### Problem to solve
Beginning at the line that contains "C. 60 MNH**" and finishing at the line that contains "Huỳnh Văn Nén", output the data below exactly. Include both end lines and no pictures.

** Records for the task follows **

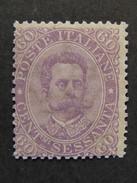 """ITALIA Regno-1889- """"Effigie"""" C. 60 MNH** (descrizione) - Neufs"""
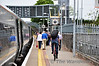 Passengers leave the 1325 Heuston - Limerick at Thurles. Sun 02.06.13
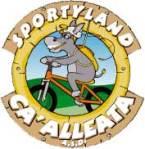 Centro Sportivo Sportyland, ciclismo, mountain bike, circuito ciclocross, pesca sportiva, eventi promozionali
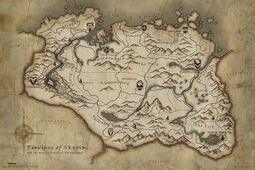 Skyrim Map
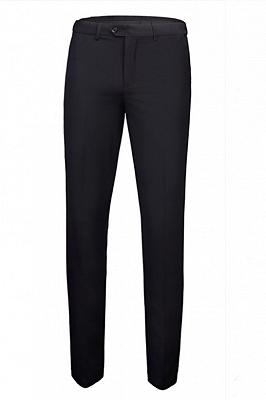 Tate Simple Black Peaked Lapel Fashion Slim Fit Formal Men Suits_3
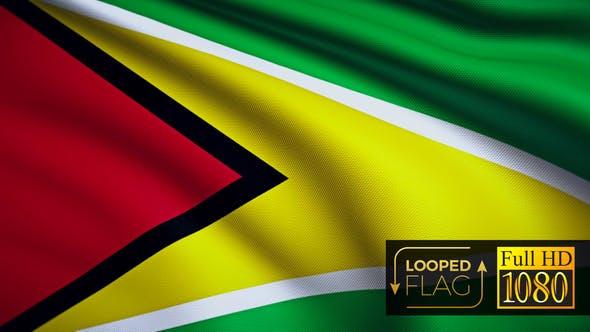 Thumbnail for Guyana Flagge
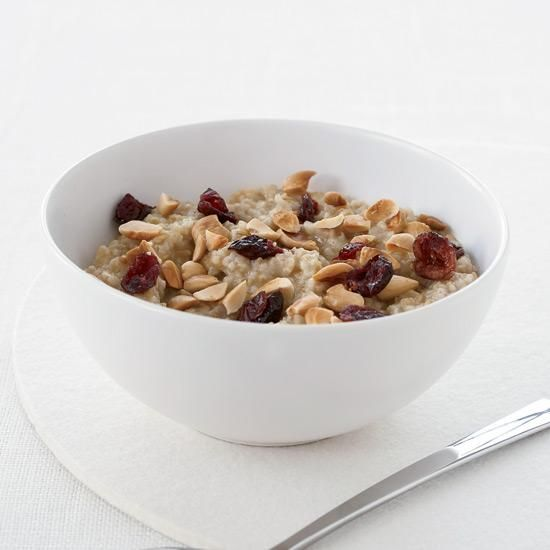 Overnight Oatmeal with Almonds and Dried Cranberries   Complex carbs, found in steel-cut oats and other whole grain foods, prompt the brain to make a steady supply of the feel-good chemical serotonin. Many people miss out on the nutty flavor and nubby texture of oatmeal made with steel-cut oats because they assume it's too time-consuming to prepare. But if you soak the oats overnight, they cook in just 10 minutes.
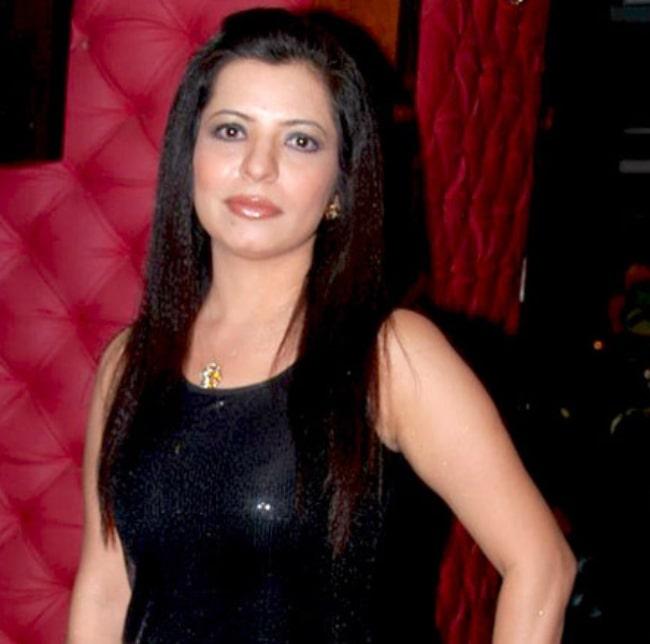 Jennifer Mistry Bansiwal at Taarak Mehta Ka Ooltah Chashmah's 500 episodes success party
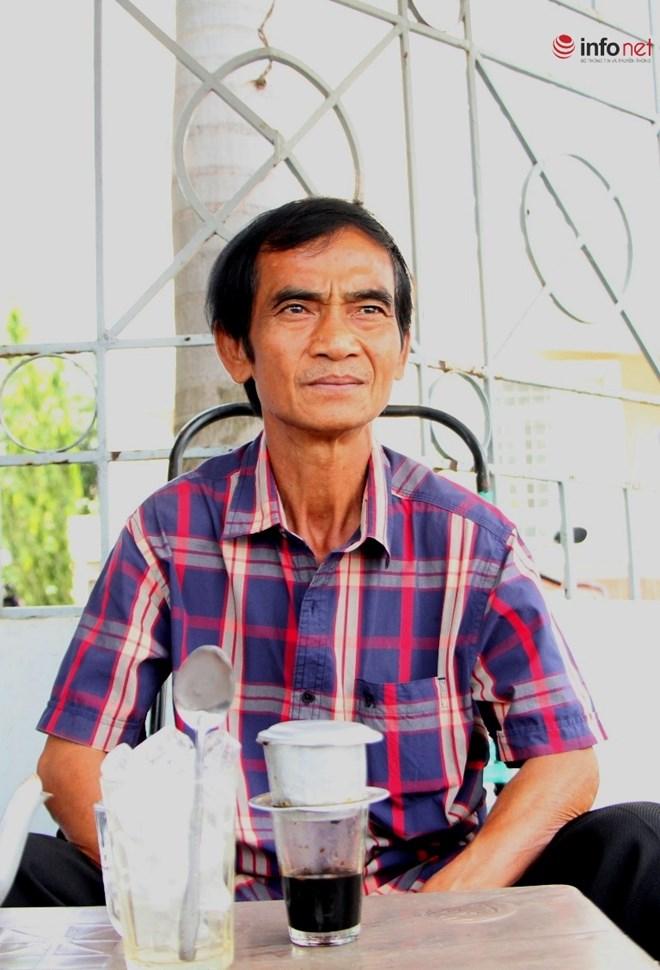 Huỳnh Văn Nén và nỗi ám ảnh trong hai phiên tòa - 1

** End of Records for the task **
** Records for the task follows **

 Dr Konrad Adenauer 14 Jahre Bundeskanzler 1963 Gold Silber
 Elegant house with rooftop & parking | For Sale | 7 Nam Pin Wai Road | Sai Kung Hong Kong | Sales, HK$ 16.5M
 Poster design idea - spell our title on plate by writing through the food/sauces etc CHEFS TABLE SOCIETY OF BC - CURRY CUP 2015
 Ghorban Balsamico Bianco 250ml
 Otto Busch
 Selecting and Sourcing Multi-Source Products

** End of Records for the task **

### Exercise answer
 """ITALIA Regno-1889- """"Effigie"""" C. 60 MNH** (descrizione) - Neufs"""
 Passengers leave the 1325 Heuston - Limerick at Thurles. Sun 02.06.13
 Centro Sportivo Sportyland, ciclismo, mountain bike, circuito ciclocross, pesca sportiva, eventi promozionali
 Skyrim Map
 Tate Simple Black Peaked Lapel Fashion Slim Fit Formal Men Suits_3
 Thumbnail for Guyana Flagge
 Overnight Oatmeal with Almonds and Dried Cranberries   Complex carbs, found in steel-cut oats and other whole grain foods, prompt the brain to make a steady supply of the feel-good chemical serotonin. Many people miss out on the nutty flavor and nubby texture of oatmeal made with steel-cut oats because they assume it's too time-consuming to prepare. But if you soak the oats overnight, they cook in just 10 minutes.
 Jennifer Mistry Bansiwal at Taarak Mehta Ka Ooltah Chashmah's 500 episodes success party
 Huỳnh Văn Nén và nỗi ám ảnh trong hai phiên tòa - 1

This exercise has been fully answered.